• **Actividad**:
En el fragmento sobre la comunión espiritual, ¿qué sacerdote católico de origen anglicano se cita?

-------- Fragmento

Cuando no se reúnen todas estas condiciones, siempre puede recibirse el sacramento de modo espiritual.
En la comunión espiritual se obtienen los efectos in voto, como promesa. Según Tomás de Aquino, la comunión espiritual consiste en hacer un acto de fe sobre la presencia de Jesucristo Nuestro Señor en el Santísimo sacramento, tras un acto de amor y contrición por haberlo ofendido. Después el alma invita a Jesucristo a venir a ella y a que este la haga suya completamente; en fin, cada uno le da gracias como si lo hubiera recibido sacramentalmente. La comunión espiritual consiste así en “un deseo ardiente de recibir a Nuestro Señor Jesucristo sacramentalmente (STh IIIa, q 80). Es decir, sería equivalente, en cuanto a los frutos, a recibir directamente al Señor por la manducatio oralis. El sacerdote católico de origen anglicano Ronald Knox escribe: “Sabemos que una comunión espiritual hecha sinceramente puede producir los mismos efectos que la comunión sacramental”.
Los frutos son, pues, aquí sobre todo ex opere operantis, en virtud de las disposiciones del comulgante. Juan Pablo II añade además la siguiente recomendación: “Es conveniente cultivar en el ánimo, el deseo constante del Sacramento eucarístico. De aquí ha nacido la práctica de la comunión espiritual” (Ecclesia de Eucharistia, n. 34). En la exhortación apostólica Familiaris consortio (1981, n. 84) solicitaba a los divorciados en segundas nupcias civiles que se abran a la acción efectiva de la gracia, por ejemplo, escuchando las sagradas Escrituras, frecuentando la misa, rezando, escuchando la predicación, participando en la vida de la Iglesia, etc. Era así propuesta una pastoral de la espera y de la conversión, hasta que −por imperativos de la vida− ambos cónyuges convivieran uti frater et soror, y entonces estarían en perfectas condiciones para recibir la comunión sacramental.

----------------
-------- Registros proporcionados

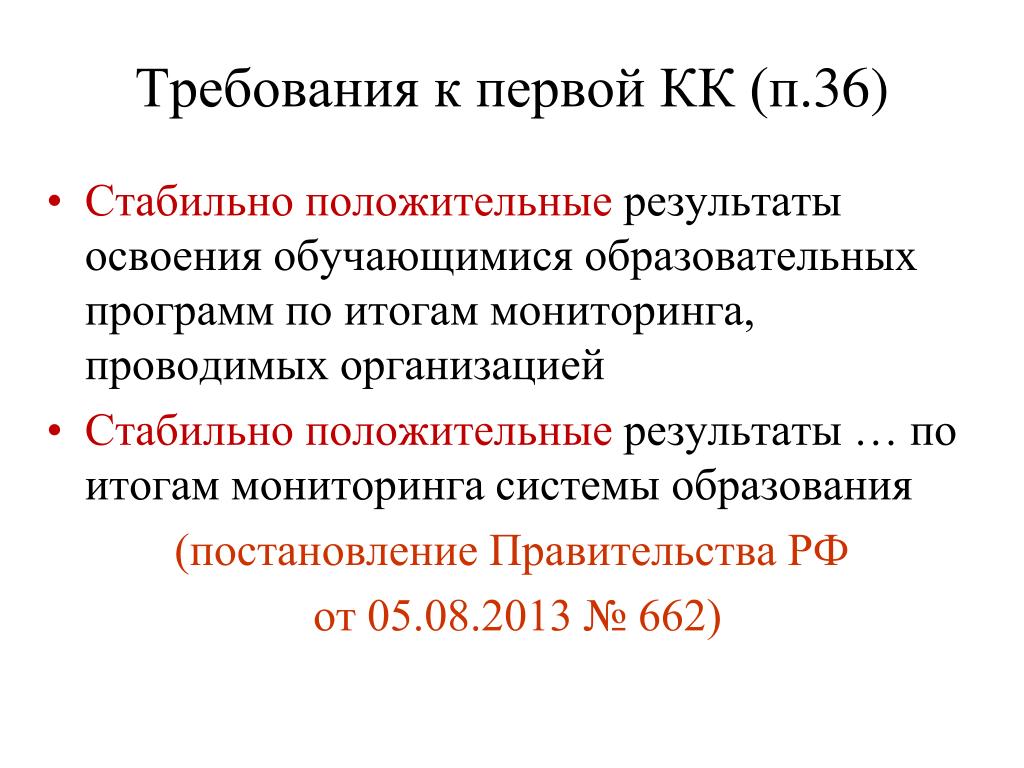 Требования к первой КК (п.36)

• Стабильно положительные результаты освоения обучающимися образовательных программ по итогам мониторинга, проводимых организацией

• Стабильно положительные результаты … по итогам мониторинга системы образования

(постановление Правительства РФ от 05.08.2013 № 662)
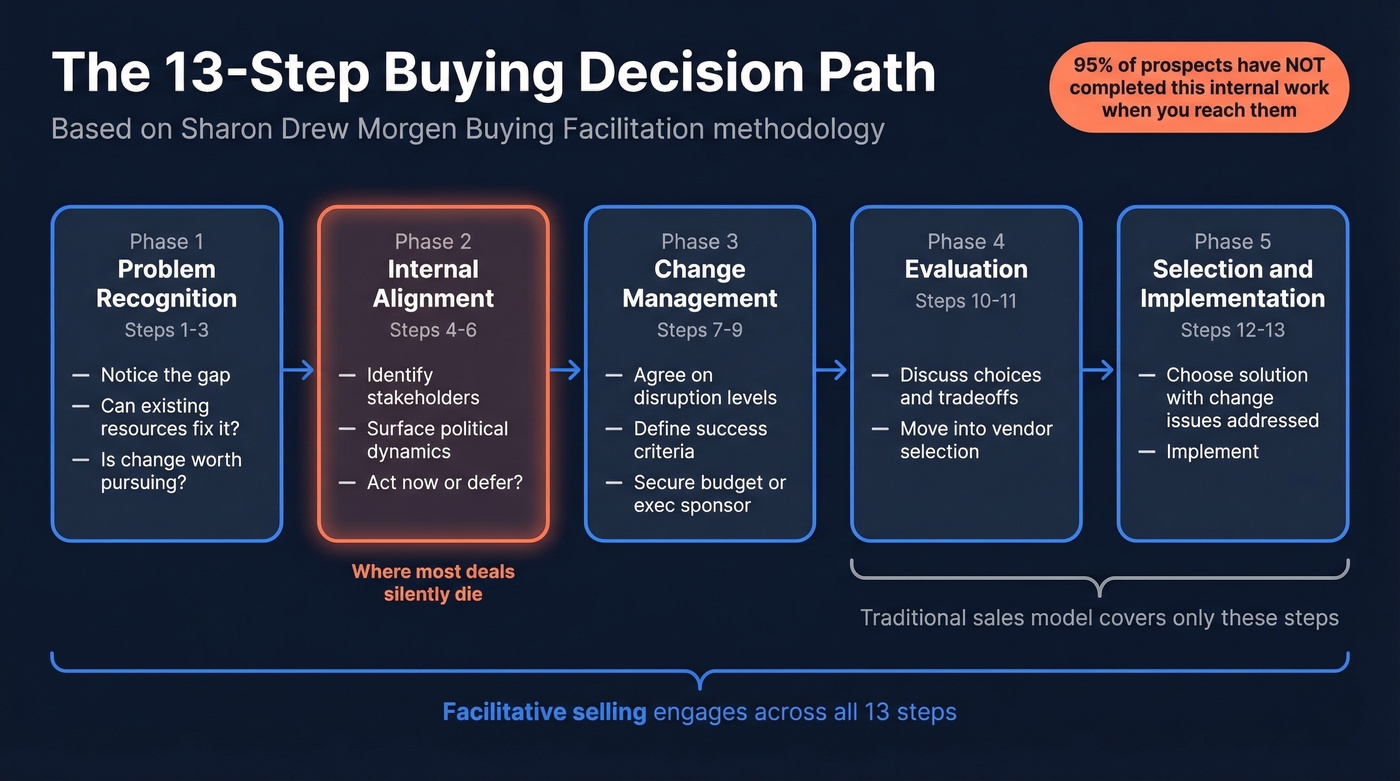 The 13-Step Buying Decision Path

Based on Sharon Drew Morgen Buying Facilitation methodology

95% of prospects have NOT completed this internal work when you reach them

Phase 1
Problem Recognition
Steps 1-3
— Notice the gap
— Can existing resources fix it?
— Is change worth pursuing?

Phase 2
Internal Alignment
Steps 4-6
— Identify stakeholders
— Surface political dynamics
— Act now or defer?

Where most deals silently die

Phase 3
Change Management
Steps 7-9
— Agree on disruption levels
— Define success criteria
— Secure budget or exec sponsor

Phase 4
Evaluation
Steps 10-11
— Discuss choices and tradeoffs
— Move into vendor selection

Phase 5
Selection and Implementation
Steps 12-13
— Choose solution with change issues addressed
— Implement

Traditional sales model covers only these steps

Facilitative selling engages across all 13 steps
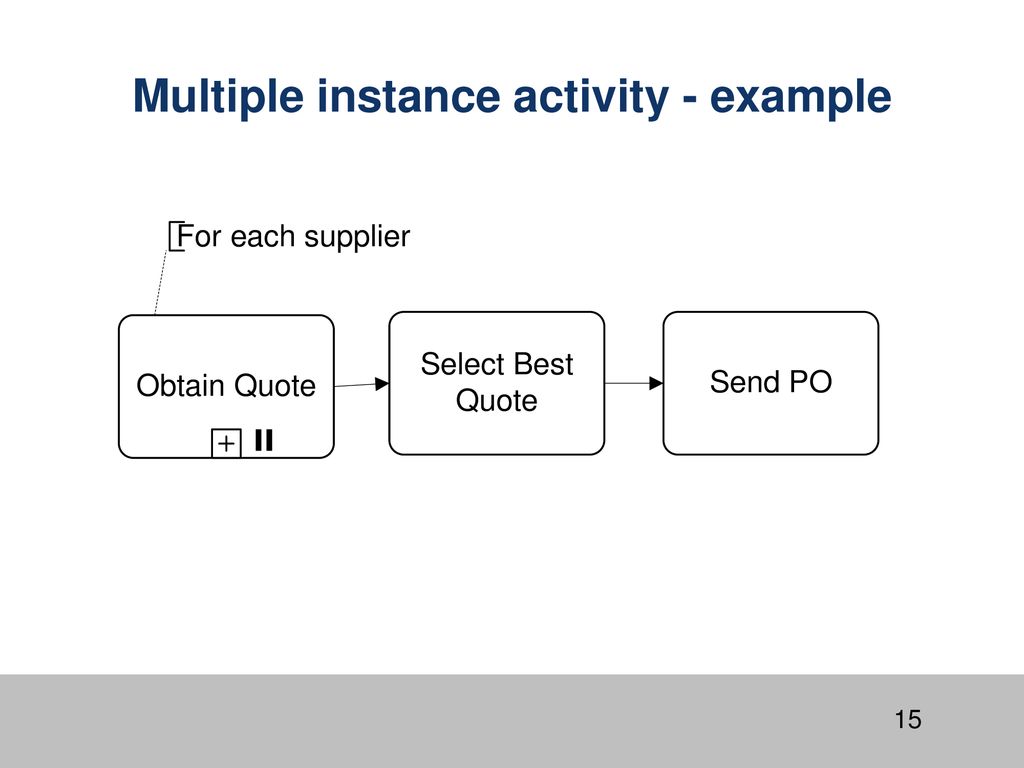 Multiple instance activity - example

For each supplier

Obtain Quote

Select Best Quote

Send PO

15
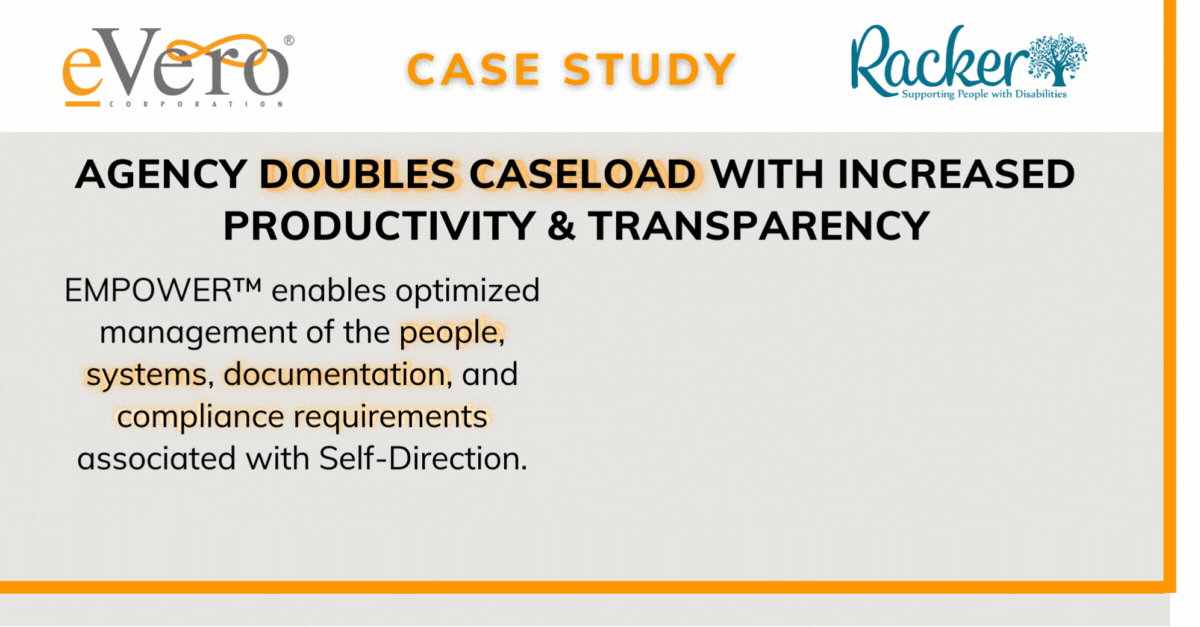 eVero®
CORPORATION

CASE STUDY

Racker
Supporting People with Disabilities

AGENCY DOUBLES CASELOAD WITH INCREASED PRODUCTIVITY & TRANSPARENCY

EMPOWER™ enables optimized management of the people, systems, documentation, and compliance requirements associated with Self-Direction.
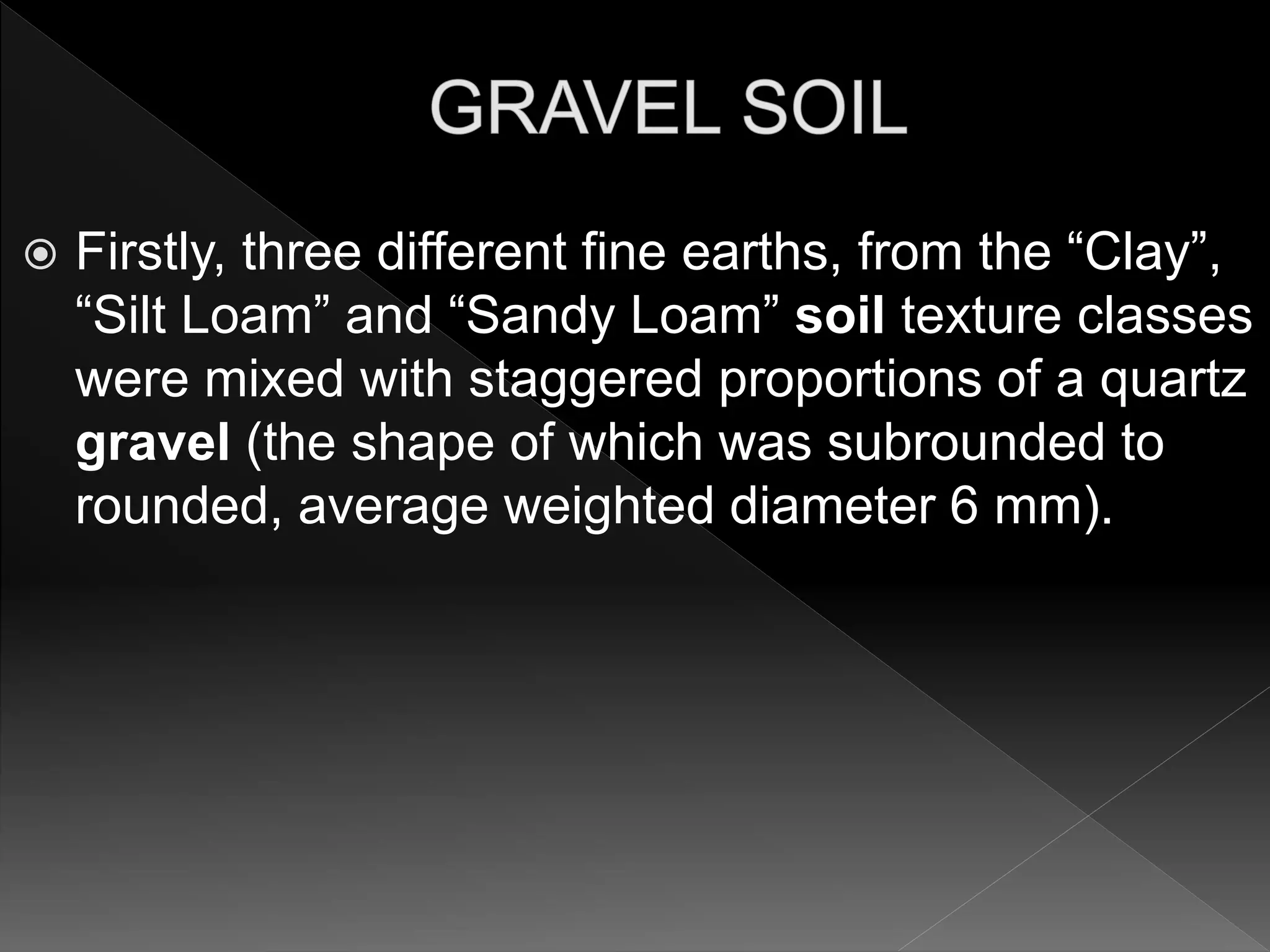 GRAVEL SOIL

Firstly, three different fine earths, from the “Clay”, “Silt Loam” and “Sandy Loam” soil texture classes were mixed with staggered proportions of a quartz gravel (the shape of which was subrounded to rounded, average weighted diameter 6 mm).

----------------

• **Respuesta**:
Ronald Knox.